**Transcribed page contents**
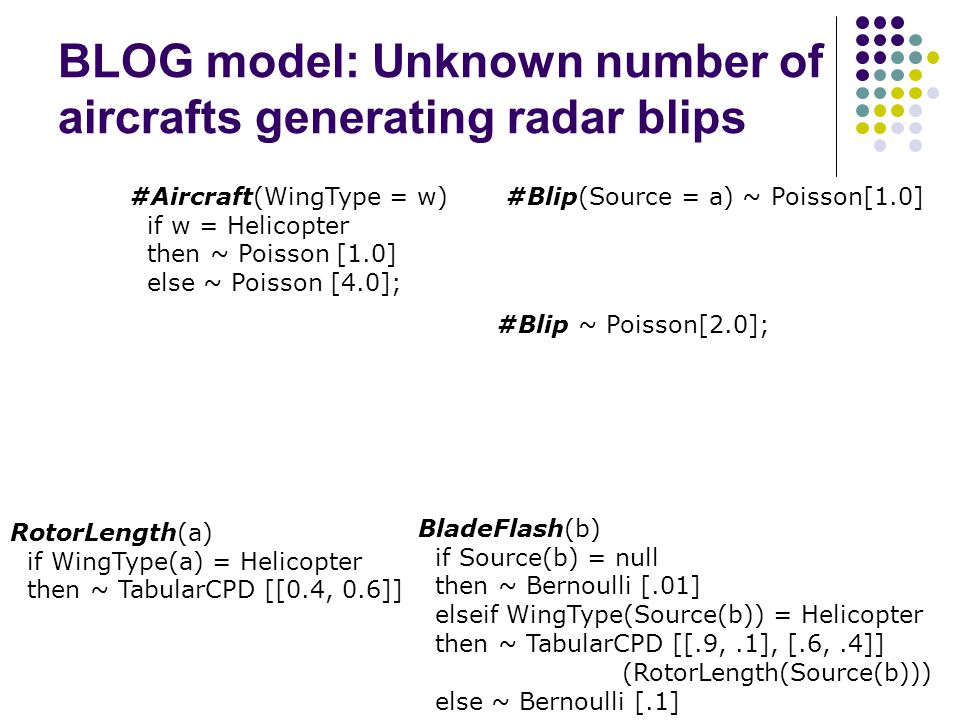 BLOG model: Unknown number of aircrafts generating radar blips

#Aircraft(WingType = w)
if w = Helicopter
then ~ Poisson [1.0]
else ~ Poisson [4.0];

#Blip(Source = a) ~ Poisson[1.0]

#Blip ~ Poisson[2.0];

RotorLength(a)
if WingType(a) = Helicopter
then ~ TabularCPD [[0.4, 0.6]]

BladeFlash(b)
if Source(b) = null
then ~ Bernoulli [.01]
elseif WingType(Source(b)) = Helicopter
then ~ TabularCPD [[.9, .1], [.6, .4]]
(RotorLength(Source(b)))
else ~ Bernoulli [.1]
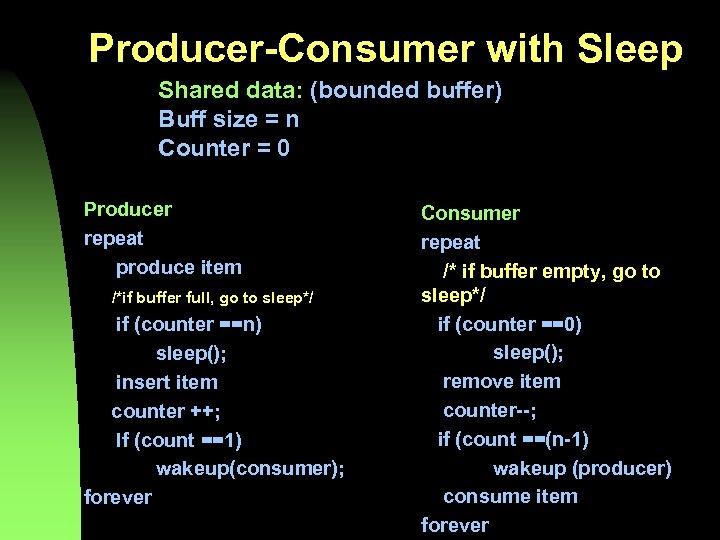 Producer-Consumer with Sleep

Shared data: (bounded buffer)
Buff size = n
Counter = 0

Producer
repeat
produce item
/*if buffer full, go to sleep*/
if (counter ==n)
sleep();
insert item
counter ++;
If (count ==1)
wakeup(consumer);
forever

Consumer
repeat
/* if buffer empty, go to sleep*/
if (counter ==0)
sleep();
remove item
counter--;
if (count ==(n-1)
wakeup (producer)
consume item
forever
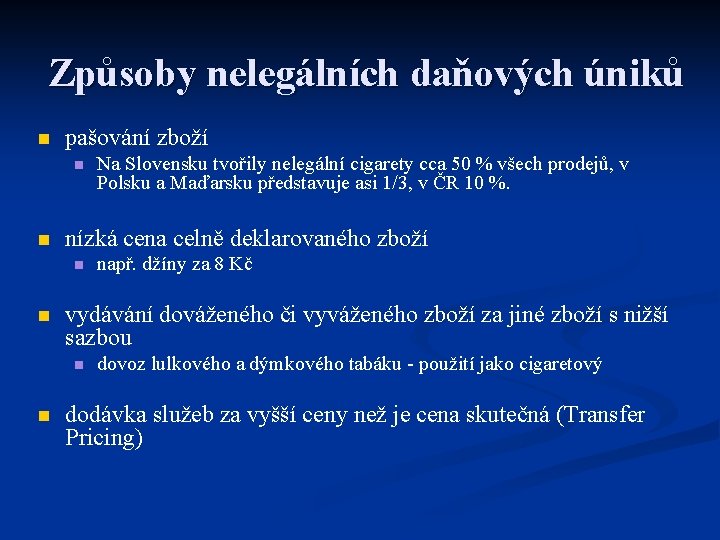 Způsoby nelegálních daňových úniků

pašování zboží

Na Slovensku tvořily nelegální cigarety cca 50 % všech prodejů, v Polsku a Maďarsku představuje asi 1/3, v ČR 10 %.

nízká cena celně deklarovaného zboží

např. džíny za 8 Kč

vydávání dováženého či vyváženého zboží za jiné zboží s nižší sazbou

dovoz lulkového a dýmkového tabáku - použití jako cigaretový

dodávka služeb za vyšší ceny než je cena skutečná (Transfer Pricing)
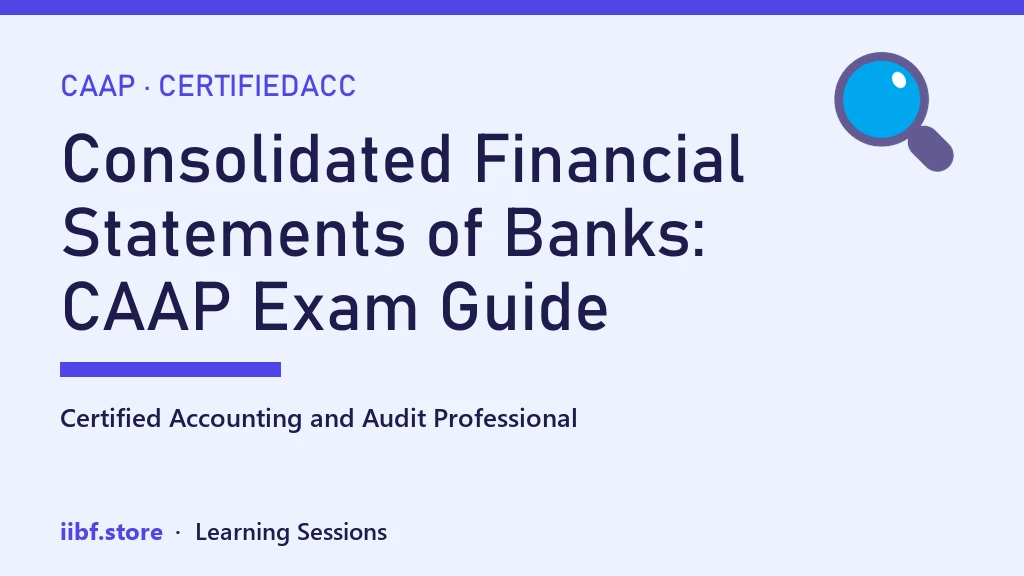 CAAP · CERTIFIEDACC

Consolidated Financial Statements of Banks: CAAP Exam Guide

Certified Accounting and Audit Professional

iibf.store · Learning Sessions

**EXERCISE GOAL**
Every entry above needs to be duplicated precisely, and none of the pictures should appear.

**ANSWER TO THIS TASK**
 BLOG model: Unknown number of aircrafts generating radar blips

#Aircraft(WingType = w)
if w = Helicopter
then ~ Poisson [1.0]
else ~ Poisson [4.0];

#Blip(Source = a) ~ Poisson[1.0]

#Blip ~ Poisson[2.0];

RotorLength(a)
if WingType(a) = Helicopter
then ~ TabularCPD [[0.4, 0.6]]

BladeFlash(b)
if Source(b) = null
then ~ Bernoulli [.01]
elseif WingType(Source(b)) = Helicopter
then ~ TabularCPD [[.9, .1], [.6, .4]]
(RotorLength(Source(b)))
else ~ Bernoulli [.1]
 Producer-Consumer with Sleep

Shared data: (bounded buffer)
Buff size = n
Counter = 0

Producer
repeat
produce item
/*if buffer full, go to sleep*/
if (counter ==n)
sleep();
insert item
counter ++;
If (count ==1)
wakeup(consumer);
forever

Consumer
repeat
/* if buffer empty, go to sleep*/
if (counter ==0)
sleep();
remove item
counter--;
if (count ==(n-1)
wakeup (producer)
consume item
forever
 Způsoby nelegálních daňových úniků

pašování zboží

Na Slovensku tvořily nelegální cigarety cca 50 % všech prodejů, v Polsku a Maďarsku představuje asi 1/3, v ČR 10 %.

nízká cena celně deklarovaného zboží

např. džíny za 8 Kč

vydávání dováženého či vyváženého zboží za jiné zboží s nižší sazbou

dovoz lulkového a dýmkového tabáku - použití jako cigaretový

dodávka služeb za vyšší ceny než je cena skutečná (Transfer Pricing)
 CAAP · CERTIFIEDACC

Consolidated Financial Statements of Banks: CAAP Exam Guide

Certified Accounting and Audit Professional

iibf.store · Learning Sessions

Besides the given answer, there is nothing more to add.